My travel trailer furnace going through 2-100 pound propane tanks in one week and having to use plumbing heat tape & fiberglass insulation and a wool blanket to keep them warm enough to produce gas...man. Ain't gonna do that again!


----------



## Mr Muleskinner

Ahhhhhh yes. Crawling under the single wide in the fifth grade several times a year to thaw out the water pipes so my family could bathe.....good times. I also remember be able to spit, watching it bounce off the ground and blow down the street. True story. Summer of 78 it snowed in Tensleep during the 4th of July parade.


----------



## wyogoob

Mr Muleskinner said:


> Ahhhhhh yes. Crawling under the single wide in the fifth grade several times a year to thaw out the water pipes so my family could bathe.....good times. I also remember be able to spit, watching it bounce off the ground and blow down the street. True story. Summer of 78 it snowed in Tensleep during the 4th of July parade.

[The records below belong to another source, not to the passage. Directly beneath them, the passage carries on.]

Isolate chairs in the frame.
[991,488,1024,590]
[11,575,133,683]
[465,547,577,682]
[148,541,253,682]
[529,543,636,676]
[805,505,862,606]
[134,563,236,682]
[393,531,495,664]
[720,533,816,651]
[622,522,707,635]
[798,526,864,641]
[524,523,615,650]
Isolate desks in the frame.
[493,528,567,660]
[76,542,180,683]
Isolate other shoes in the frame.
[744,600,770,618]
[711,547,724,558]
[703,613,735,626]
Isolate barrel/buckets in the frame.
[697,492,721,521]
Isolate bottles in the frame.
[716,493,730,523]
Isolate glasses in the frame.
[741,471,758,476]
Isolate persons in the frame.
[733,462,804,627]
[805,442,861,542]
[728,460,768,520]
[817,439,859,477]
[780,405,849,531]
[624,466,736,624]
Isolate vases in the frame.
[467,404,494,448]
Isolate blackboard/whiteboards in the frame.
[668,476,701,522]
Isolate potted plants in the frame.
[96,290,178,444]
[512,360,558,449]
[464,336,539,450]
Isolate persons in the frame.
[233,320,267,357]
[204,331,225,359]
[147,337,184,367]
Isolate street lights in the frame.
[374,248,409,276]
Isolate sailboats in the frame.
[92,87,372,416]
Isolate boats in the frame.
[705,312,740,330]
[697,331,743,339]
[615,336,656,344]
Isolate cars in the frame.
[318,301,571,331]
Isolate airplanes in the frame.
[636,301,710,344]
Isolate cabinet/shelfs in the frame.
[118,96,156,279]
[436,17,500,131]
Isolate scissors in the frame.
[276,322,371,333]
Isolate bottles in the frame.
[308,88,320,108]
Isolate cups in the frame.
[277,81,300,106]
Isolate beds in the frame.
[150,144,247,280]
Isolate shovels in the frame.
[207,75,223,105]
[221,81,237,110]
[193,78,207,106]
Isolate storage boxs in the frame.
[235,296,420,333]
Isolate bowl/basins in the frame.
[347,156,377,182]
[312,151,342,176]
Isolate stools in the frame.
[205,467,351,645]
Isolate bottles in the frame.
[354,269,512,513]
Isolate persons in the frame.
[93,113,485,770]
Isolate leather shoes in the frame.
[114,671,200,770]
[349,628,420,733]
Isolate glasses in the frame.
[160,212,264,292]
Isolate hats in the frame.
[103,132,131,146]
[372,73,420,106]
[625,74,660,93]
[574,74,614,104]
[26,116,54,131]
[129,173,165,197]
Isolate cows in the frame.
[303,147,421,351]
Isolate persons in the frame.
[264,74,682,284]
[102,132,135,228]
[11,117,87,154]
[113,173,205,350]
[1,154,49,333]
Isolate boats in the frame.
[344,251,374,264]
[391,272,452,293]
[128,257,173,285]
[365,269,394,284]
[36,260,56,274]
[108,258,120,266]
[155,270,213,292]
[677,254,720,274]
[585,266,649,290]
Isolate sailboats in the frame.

Snow on the 4th of July!!!!!! Is that bad? 

.


----------



## Mr Muleskinner

No it was actually pretty cool. Lasted about 3 hours and then warmed right back up.


----------



## Ifish

Grandpa was born in Evanston and spent time growing up in other parts of Wyoming. He use to say that the snow in a Wyoming winter never melted, it just got worn out from being blown back and forth. He also said that they fed their chickens lead pellets to keep them from blowing away.

I always thought he was joking! :shock:


----------



## wyogoob

Very cold week at work: 
Wednesday -13° and windy, high of -1°.
Thursday -21° in morning but made it to 8° F during the day...nice day really.
Friday -17 in morning and foggy, -4° at 4 pm. Another nice afternoon. All the cottontails were out catching some rays in the afternoon.


----------



## LostLouisianian

Ahhhhh Wyoming.......where the men are men.....and the sheep are scared!


----------